- West German picture sleeve

Single by the Byrds

from the album Fifth Dimension
- B-side: "Captain Soul"
- Released: June 13, 1966
- Recorded: May 24–25, 1966
- Studio: Columbia, Hollywood, California
- Genre: Folk rock, psychedelic rock
- Length: 2:33
- Label: Columbia
- Songwriter(s): Jim McGuinn
- Producer(s): Allen Stanton

The Byrds singles chronology
| "Eight Miles High" (1966) | "5D (Fifth Dimension)" (1966) | "Mr. Spaceman" (1966) |

= 5D (Fifth Dimension) =

"5D (Fifth Dimension)" is a song by the American rock band the Byrds, written by band member Jim McGuinn. It was released as a single in June 1966, and also included as the title track on the Byrds' third album, Fifth Dimension.

==Lyrical content==
McGuinn has described the song's lyrics as an attempt to explain Albert Einstein's theory of relativity, and as having been directly inspired by the book 1-2-3-4, More, More, More, More by Don Landis. In a 1966 interview with Hit Parader magazine, McGuinn stated, "It's sort of weird but...what I'm talking about is the whole universe, the fifth dimension, which is height, width, depth, time and something else. But there definitely are more dimensions than five. It's infinite. The fifth dimension is the threshold of scientific knowledge." Talking to Michael Ross of Creem magazine in 1970, McGuinn further explained the song's meaning: "'5D' was an ethereal trip into metaphysics, into an almost Moslem submission to an Allah, an almighty spirit, free-floating, the fifth dimension being the 'mesh' which Einstein theorized about. He proved theoretically - but I choose to believe it."

According to the Byrds' biographer Johnny Rogan, the song's abstract lyrics were largely interpreted by the band's audience as being about an LSD trip, much to McGuinn's dismay. The notion that the song was about psychedelic drugs was given further credence when it was singled out, within a month of its release, by Variety magazine as one of a recent spate of pop songs containing references to illegal drug use. As a result of these allegations, the song was banned by some radio stations in the U.S.

==Recording and release==
The master recording of "5D (Fifth Dimension)" was taped on May 24 and 25, 1966, during sessions for the Fifth Dimension album, with Allen Stanton serving as record producer. The song features the Bach-influenced organ and electric piano playing of Los Angeles composer, arranger, producer, and session musician, Van Dyke Parks.

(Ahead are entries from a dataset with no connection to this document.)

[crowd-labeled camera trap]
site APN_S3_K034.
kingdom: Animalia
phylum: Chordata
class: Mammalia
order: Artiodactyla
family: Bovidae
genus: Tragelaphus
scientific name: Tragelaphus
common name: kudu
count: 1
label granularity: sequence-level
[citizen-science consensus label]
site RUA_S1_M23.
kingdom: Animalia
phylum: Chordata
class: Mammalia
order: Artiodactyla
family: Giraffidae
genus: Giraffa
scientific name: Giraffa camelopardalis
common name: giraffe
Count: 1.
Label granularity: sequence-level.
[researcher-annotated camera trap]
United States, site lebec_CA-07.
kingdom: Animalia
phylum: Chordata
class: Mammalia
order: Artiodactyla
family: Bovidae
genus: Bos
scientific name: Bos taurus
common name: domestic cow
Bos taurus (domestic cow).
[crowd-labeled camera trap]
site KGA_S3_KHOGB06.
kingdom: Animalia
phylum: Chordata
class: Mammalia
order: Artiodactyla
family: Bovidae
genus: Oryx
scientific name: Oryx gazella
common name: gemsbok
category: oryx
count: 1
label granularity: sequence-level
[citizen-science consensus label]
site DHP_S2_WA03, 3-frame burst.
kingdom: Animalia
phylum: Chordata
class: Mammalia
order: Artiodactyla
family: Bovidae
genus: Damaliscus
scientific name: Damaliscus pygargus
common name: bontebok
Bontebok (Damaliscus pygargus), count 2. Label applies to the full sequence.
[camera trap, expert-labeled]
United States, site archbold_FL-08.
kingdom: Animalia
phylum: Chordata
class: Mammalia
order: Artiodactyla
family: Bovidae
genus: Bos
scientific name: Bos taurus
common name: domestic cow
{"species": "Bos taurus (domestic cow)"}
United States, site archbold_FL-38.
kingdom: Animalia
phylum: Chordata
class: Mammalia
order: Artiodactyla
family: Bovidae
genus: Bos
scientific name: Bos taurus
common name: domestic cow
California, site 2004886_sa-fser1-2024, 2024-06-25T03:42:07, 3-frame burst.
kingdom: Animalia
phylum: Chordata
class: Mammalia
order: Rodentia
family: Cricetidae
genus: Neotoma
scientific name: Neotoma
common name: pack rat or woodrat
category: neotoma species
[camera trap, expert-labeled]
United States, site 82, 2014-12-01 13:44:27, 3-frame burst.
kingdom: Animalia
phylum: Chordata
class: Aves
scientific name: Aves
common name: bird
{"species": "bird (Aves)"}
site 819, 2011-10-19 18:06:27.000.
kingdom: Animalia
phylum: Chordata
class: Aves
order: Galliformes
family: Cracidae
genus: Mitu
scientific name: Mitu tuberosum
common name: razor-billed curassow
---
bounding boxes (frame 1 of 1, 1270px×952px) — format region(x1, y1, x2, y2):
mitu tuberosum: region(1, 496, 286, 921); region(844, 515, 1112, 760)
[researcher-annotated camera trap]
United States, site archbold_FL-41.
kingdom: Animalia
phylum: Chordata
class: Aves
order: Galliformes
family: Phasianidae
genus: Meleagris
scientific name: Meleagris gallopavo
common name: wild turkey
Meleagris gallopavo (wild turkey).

The song was issued as a single on June 13, 1966, and reached number 44 on the Billboard Hot 100, but failed to chart in the United Kingdom. The song was also included on the band's third album, Fifth Dimension, which was released on July 18, 1966.

Billboard magazine described the single as an "off-beat lyric rocker with chart-topping potential". Cash Box described the song as a "rhythmic, medium-paced, blues-soaked tale of rejection about a somewhat disoriented young man." Critic Bruce Eder, writing for the AllMusic website, called the song, "the most improbable single ever issued by the Byrds", and "the most daring opening track ever on any Byrds album." He went on to note that it followed the release of the band's influential "Eight Miles High" single, although, in his opinion, "5D (Fifth Dimension)" was more challenging and arguably took the Byrds' psychedelic experimentation to further extremes." "5D (Fifth Dimension)" was a favorite of the Byrds' bass player, Chris Hillman, who described it as "one of the greatest songs McGuinn has ever written."

Following its release, "5D (Fifth Dimension)" was performed sporadically during the Byrds' 1966 live concerts, but was abandoned for most of the rest of the group's lifespan. However, the song is frequently performed by McGuinn during his solo concerts and consequently appears on his 2007 live album, Live From Spain.

In addition to its appearance on the Fifth Dimension album, "5D (Fifth Dimension)" also appears on several Byrds' compilations, including The Byrds' Greatest Hits, History of The Byrds, The Original Singles: 1965–1967, Volume 1, The Byrds, The Very Best of The Byrds, The Essential Byrds, and There Is a Season.